Hermes Agent

Tool

Hermes Webhook Bridge — Trigger the Agent from External Events

Integrations

Connect Hermes Agent to external services via webhooks. Trigger automations from GitHub, Stripe, Jira, and any webhook-compatible service.

Quick answer

A Hermes webhook bridge connects the agent to external services so events from GitHub, Stripe, Jira, or any webhook source can trigger Hermes, and Hermes can notify back out. It is the lightweight, event-driven way to automate without writing a full API integration.

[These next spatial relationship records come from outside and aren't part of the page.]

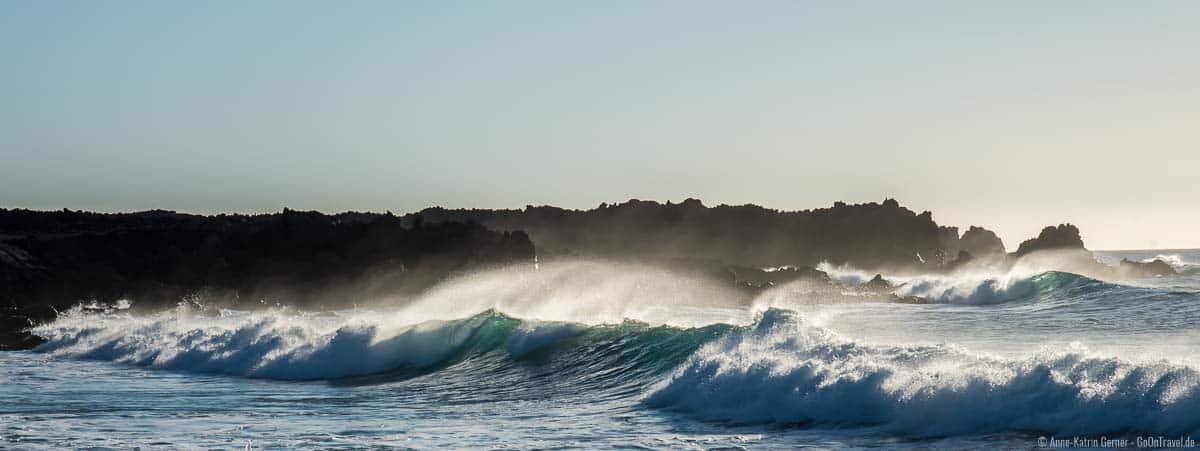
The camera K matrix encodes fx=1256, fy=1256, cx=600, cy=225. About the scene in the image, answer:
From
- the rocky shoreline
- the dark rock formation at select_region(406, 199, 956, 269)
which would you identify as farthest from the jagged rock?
the dark rock formation at select_region(406, 199, 956, 269)

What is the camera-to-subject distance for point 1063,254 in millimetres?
68500

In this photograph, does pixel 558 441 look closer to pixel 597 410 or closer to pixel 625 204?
pixel 597 410

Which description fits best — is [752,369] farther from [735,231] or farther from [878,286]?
[735,231]

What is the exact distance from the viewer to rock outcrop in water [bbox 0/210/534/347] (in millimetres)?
51719

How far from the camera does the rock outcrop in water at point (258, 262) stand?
51719 millimetres

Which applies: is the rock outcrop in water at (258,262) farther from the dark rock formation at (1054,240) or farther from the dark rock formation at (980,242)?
the dark rock formation at (980,242)

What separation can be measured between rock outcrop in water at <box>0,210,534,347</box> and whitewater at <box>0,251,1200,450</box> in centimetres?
2059

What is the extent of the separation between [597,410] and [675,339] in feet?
14.9

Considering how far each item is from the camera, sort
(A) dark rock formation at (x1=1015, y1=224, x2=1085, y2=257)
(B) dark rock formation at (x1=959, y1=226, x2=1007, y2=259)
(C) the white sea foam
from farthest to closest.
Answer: (B) dark rock formation at (x1=959, y1=226, x2=1007, y2=259)
(A) dark rock formation at (x1=1015, y1=224, x2=1085, y2=257)
(C) the white sea foam

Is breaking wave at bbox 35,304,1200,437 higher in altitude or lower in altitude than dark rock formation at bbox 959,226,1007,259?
lower

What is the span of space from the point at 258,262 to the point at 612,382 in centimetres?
4297

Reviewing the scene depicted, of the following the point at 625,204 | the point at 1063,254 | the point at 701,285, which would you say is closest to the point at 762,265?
the point at 625,204

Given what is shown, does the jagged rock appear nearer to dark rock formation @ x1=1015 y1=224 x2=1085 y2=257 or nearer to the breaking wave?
dark rock formation @ x1=1015 y1=224 x2=1085 y2=257

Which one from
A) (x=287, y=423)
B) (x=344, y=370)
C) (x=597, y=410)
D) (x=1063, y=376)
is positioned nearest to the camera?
(x=1063, y=376)
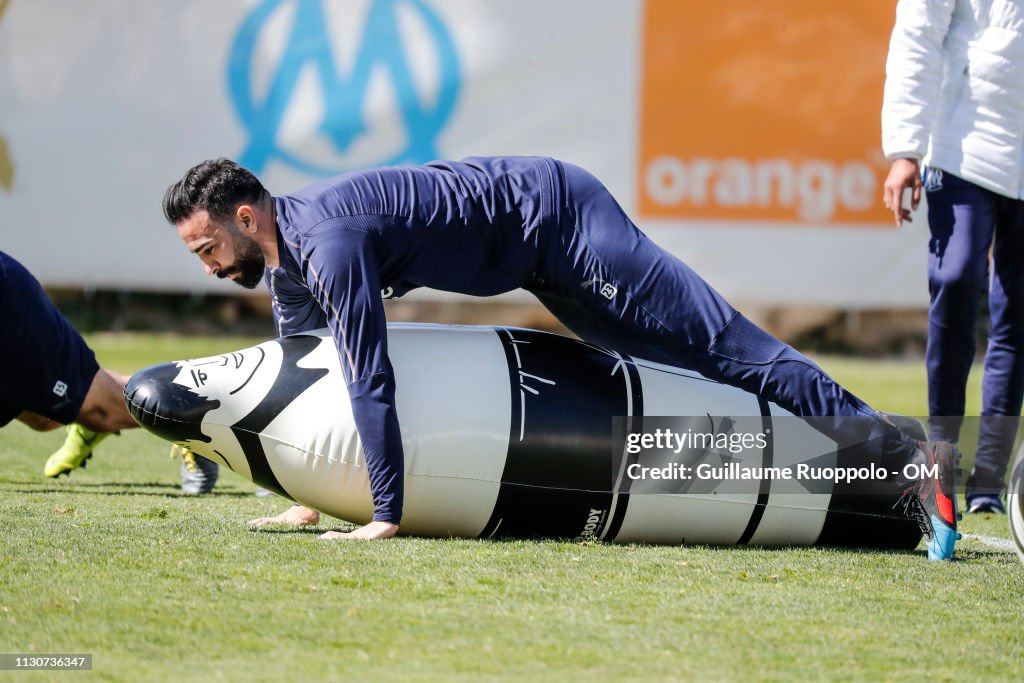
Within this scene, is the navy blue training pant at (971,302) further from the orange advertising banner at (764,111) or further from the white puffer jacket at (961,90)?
the orange advertising banner at (764,111)

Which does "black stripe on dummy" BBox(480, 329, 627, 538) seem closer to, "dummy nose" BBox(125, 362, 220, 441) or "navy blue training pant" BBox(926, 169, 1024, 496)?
"dummy nose" BBox(125, 362, 220, 441)

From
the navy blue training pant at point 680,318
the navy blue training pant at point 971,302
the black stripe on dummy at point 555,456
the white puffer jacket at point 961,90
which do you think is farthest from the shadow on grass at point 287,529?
the white puffer jacket at point 961,90

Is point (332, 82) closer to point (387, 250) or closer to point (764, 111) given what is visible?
point (764, 111)

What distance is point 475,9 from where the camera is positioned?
833 cm

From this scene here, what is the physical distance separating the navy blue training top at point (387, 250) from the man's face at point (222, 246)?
8 cm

Webhooks are the simplest way to make Hermes reactive: an external event fires, the bridge hands it to the agent, and Hermes acts. No SDK, no polling.

Features

  • Incoming webhooks
  • Outgoing notifications
  • Event filtering
  • Multi-service support

Why this tool matters

A webhook bridge turns Hermes from something you message into something the world can trigger. A GitHub issue, a Stripe charge, a Jira transition — each becomes an event the agent can respond to with its tools and memory.

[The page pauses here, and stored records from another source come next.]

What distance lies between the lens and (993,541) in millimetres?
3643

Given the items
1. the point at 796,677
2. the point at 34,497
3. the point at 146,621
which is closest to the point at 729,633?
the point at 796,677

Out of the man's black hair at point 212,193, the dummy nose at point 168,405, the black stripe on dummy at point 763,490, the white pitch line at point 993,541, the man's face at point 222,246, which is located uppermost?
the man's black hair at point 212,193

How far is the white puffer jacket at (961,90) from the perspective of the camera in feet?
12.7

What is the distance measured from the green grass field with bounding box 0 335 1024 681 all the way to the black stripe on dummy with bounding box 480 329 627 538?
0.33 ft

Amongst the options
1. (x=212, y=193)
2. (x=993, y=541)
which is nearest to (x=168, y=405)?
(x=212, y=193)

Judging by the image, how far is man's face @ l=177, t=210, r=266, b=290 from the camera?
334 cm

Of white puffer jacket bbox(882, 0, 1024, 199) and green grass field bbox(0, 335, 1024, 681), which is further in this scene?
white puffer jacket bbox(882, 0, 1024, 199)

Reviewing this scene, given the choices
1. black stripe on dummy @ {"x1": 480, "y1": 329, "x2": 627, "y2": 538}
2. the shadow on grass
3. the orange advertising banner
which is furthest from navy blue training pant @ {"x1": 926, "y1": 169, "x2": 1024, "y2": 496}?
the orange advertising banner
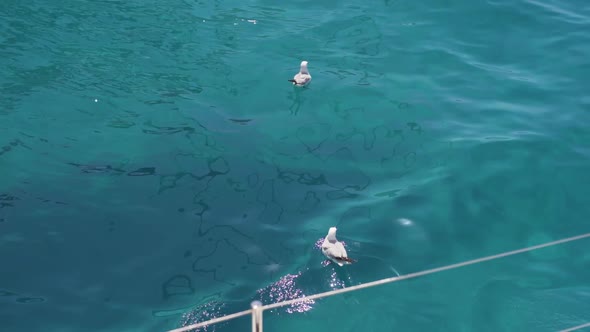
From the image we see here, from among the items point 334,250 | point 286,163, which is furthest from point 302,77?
point 334,250

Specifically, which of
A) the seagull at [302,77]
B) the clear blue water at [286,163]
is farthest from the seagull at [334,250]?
the seagull at [302,77]

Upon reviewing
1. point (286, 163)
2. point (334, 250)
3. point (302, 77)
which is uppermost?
point (302, 77)

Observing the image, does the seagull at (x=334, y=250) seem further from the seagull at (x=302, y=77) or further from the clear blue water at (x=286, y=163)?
the seagull at (x=302, y=77)

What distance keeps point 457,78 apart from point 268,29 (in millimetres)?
6464

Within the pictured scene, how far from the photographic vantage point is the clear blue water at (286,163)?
9.48 meters

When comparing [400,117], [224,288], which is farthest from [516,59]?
[224,288]

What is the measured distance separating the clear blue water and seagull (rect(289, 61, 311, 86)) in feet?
1.13

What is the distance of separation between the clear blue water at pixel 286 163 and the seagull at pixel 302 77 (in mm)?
345

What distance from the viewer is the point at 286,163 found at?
12523 mm

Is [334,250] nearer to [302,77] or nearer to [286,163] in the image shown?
[286,163]

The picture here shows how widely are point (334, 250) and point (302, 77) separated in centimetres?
663

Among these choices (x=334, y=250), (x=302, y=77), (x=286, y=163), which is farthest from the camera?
(x=302, y=77)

Event filtering keeps it sane. You decide which events matter so the agent is not woken for every notification, which is the difference between a useful automation and a noisy one.

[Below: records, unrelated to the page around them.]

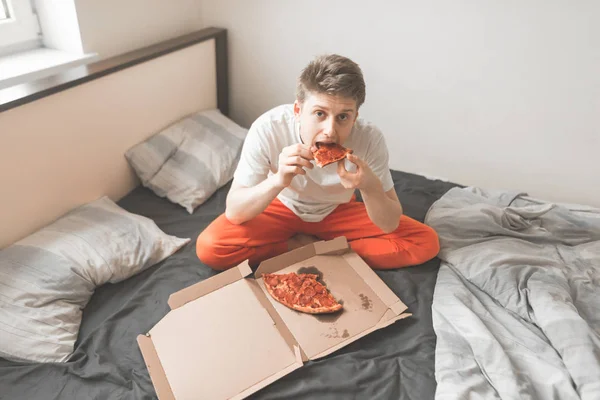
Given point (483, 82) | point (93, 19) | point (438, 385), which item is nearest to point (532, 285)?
point (438, 385)

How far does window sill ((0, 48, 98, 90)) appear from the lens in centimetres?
167

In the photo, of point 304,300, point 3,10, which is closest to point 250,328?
point 304,300

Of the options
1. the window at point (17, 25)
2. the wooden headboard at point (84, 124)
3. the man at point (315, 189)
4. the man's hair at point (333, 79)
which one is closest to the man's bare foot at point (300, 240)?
the man at point (315, 189)

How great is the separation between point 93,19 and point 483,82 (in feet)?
5.80

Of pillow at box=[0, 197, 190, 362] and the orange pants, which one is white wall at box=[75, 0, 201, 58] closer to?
pillow at box=[0, 197, 190, 362]

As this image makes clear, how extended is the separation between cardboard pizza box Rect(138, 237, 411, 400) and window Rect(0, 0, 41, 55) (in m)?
1.31

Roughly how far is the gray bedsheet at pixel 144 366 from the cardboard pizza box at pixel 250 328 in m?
0.05

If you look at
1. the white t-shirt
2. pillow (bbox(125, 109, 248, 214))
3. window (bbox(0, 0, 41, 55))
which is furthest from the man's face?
window (bbox(0, 0, 41, 55))

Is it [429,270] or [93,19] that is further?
[93,19]

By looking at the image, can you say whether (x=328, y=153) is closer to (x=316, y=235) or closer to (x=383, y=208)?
(x=383, y=208)

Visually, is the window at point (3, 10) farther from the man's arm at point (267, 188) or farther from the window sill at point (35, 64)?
the man's arm at point (267, 188)

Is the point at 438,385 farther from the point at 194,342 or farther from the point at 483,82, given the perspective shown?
the point at 483,82

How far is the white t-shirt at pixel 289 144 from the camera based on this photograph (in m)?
1.53

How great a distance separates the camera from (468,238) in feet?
5.86
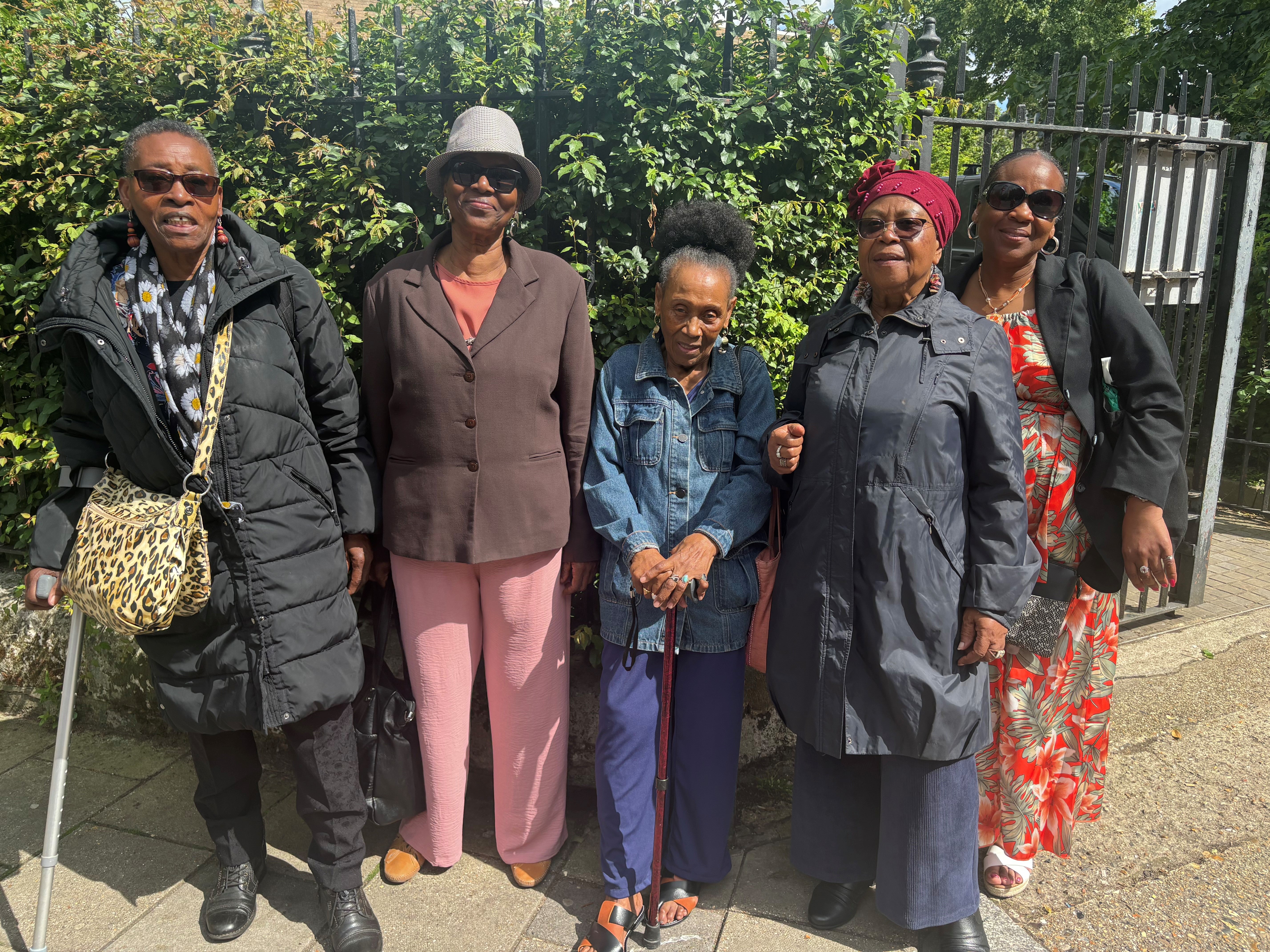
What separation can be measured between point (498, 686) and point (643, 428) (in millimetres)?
995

Outbound notifications close the loop: Hermes can push results back to a channel or service after it acts, so a webhook-triggered run produces a visible outcome rather than disappearing into logs.

Bridges shine for event-driven glue; for fine-grained, in-process control you would use the Python API client instead. The two compose — webhooks to trigger, the client to embed — depending on how much control you need.

Best use cases

Trigger Hermes when a GitHub issue or PR event fires
React to Stripe or billing events automatically
Kick off an agent run from a Jira transition
Send agent results back out as notifications
Glue Hermes to any webhook-capable service without an SDK
View on GitHub

FAQ

What's a webhook bridge good for versus the API client?

The bridge is for event-driven triggers — an external service fires an event and Hermes reacts. The Python API client is for fine-grained, in-process control. They compose: webhooks to trigger, the client to embed.

How do I stop the agent reacting to every event?

Use event filtering to select which events matter. That keeps the agent from being woken for every notification and turns the bridge into a focused automation.

Can Hermes send notifications back out via webhooks?

Yes. Outbound notifications let Hermes push results to a channel or service after it acts, so a triggered run produces a visible outcome.